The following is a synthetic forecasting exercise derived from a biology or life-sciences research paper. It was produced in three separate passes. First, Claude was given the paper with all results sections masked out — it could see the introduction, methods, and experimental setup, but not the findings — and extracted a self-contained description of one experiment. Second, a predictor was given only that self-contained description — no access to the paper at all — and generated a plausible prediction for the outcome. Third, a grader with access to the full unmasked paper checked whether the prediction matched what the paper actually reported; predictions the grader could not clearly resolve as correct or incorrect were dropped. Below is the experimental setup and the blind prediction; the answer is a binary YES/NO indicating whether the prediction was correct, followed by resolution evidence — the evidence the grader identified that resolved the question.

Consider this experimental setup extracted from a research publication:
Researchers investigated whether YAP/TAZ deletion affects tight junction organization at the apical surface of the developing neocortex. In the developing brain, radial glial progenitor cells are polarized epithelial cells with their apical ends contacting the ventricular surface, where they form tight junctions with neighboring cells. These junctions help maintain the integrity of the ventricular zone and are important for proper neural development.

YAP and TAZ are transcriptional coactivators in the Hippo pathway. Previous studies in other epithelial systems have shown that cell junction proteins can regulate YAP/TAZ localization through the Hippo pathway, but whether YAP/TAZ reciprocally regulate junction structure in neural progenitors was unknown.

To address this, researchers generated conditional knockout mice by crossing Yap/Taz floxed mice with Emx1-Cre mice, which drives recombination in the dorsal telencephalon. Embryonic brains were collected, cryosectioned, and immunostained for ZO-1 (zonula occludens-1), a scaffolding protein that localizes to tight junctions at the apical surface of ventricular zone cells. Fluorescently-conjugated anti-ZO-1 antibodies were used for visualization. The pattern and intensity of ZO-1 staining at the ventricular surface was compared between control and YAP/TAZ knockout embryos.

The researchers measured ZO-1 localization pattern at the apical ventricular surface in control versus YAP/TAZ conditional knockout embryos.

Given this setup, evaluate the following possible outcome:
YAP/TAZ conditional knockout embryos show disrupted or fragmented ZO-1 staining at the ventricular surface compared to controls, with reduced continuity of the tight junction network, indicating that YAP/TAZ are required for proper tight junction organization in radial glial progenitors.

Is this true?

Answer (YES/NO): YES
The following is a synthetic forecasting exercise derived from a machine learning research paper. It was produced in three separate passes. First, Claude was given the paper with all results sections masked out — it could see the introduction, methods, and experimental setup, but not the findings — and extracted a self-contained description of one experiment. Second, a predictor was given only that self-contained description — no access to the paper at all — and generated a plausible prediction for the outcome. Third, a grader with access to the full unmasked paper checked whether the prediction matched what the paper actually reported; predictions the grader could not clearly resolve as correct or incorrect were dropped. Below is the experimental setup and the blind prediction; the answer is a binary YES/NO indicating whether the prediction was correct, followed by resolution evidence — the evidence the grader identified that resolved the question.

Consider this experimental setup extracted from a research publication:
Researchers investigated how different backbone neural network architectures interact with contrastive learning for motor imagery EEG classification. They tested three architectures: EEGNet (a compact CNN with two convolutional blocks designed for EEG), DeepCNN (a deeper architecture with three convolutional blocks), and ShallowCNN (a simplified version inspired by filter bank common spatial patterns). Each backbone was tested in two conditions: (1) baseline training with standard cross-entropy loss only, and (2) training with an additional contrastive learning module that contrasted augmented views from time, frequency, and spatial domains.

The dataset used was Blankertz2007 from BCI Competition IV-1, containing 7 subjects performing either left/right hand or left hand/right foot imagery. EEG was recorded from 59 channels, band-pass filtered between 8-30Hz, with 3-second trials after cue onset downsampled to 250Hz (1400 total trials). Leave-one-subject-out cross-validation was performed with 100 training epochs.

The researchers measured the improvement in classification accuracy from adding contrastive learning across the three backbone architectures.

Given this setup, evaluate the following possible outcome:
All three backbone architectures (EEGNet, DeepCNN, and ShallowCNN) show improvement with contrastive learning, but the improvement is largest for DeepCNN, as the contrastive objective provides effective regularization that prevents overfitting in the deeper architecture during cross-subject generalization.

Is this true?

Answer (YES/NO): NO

* _What is needed_
Every line of the listing above is to be written out again exactly.

* _Output of the exercise_
The following is a synthetic forecasting exercise derived from a biology or life-sciences research paper. It was produced in three separate passes. First, Claude was given the paper with all results sections masked out — it could see the introduction, methods, and experimental setup, but not the findings — and extracted a self-contained description of one experiment. Second, a predictor was given only that self-contained description — no access to the paper at all — and generated a plausible prediction for the outcome. Third, a grader with access to the full unmasked paper checked whether the prediction matched what the paper actually reported; predictions the grader could not clearly resolve as correct or incorrect were dropped. Below is the experimental setup and the blind prediction; the answer is a binary YES/NO indicating whether the prediction was correct, followed by resolution evidence — the evidence the grader identified that resolved the question.

Consider this experimental setup extracted from a research publication:
Researchers investigated whether YAP/TAZ deletion affects tight junction organization at the apical surface of the developing neocortex. In the developing brain, radial glial progenitor cells are polarized epithelial cells with their apical ends contacting the ventricular surface, where they form tight junctions with neighboring cells. These junctions help maintain the integrity of the ventricular zone and are important for proper neural development.

YAP and TAZ are transcriptional coactivators in the Hippo pathway. Previous studies in other epithelial systems have shown that cell junction proteins can regulate YAP/TAZ localization through the Hippo pathway, but whether YAP/TAZ reciprocally regulate junction structure in neural progenitors was unknown.

To address this, researchers generated conditional knockout mice by crossing Yap/Taz floxed mice with Emx1-Cre mice, which drives recombination in the dorsal telencephalon. Embryonic brains were collected, cryosectioned, and immunostained for ZO-1 (zonula occludens-1), a scaffolding protein that localizes to tight junctions at the apical surface of ventricular zone cells. Fluorescently-conjugated anti-ZO-1 antibodies were used for visualization. The pattern and intensity of ZO-1 staining at the ventricular surface was compared between control and YAP/TAZ knockout embryos.

The researchers measured ZO-1 localization pattern at the apical ventricular surface in control versus YAP/TAZ conditional knockout embryos.

Given this setup, evaluate the following possible outcome:
YAP/TAZ conditional knockout embryos show disrupted or fragmented ZO-1 staining at the ventricular surface compared to controls, with reduced continuity of the tight junction network, indicating that YAP/TAZ are required for proper tight junction organization in radial glial progenitors.

Is this true?

Answer (YES/NO): YES
The following is a synthetic forecasting exercise derived from a machine learning research paper. It was produced in three separate passes. First, Claude was given the paper with all results sections masked out — it could see the introduction, methods, and experimental setup, but not the findings — and extracted a self-contained description of one experiment. Second, a predictor was given only that self-contained description — no access to the paper at all — and generated a plausible prediction for the outcome. Third, a grader with access to the full unmasked paper checked whether the prediction matched what the paper actually reported; predictions the grader could not clearly resolve as correct or incorrect were dropped. Below is the experimental setup and the blind prediction; the answer is a binary YES/NO indicating whether the prediction was correct, followed by resolution evidence — the evidence the grader identified that resolved the question.

Consider this experimental setup extracted from a research publication:
Researchers investigated how different backbone neural network architectures interact with contrastive learning for motor imagery EEG classification. They tested three architectures: EEGNet (a compact CNN with two convolutional blocks designed for EEG), DeepCNN (a deeper architecture with three convolutional blocks), and ShallowCNN (a simplified version inspired by filter bank common spatial patterns). Each backbone was tested in two conditions: (1) baseline training with standard cross-entropy loss only, and (2) training with an additional contrastive learning module that contrasted augmented views from time, frequency, and spatial domains.

The dataset used was Blankertz2007 from BCI Competition IV-1, containing 7 subjects performing either left/right hand or left hand/right foot imagery. EEG was recorded from 59 channels, band-pass filtered between 8-30Hz, with 3-second trials after cue onset downsampled to 250Hz (1400 total trials). Leave-one-subject-out cross-validation was performed with 100 training epochs.

The researchers measured the improvement in classification accuracy from adding contrastive learning across the three backbone architectures.

Given this setup, evaluate the following possible outcome:
All three backbone architectures (EEGNet, DeepCNN, and ShallowCNN) show improvement with contrastive learning, but the improvement is largest for DeepCNN, as the contrastive objective provides effective regularization that prevents overfitting in the deeper architecture during cross-subject generalization.

Is this true?

Answer (YES/NO): NO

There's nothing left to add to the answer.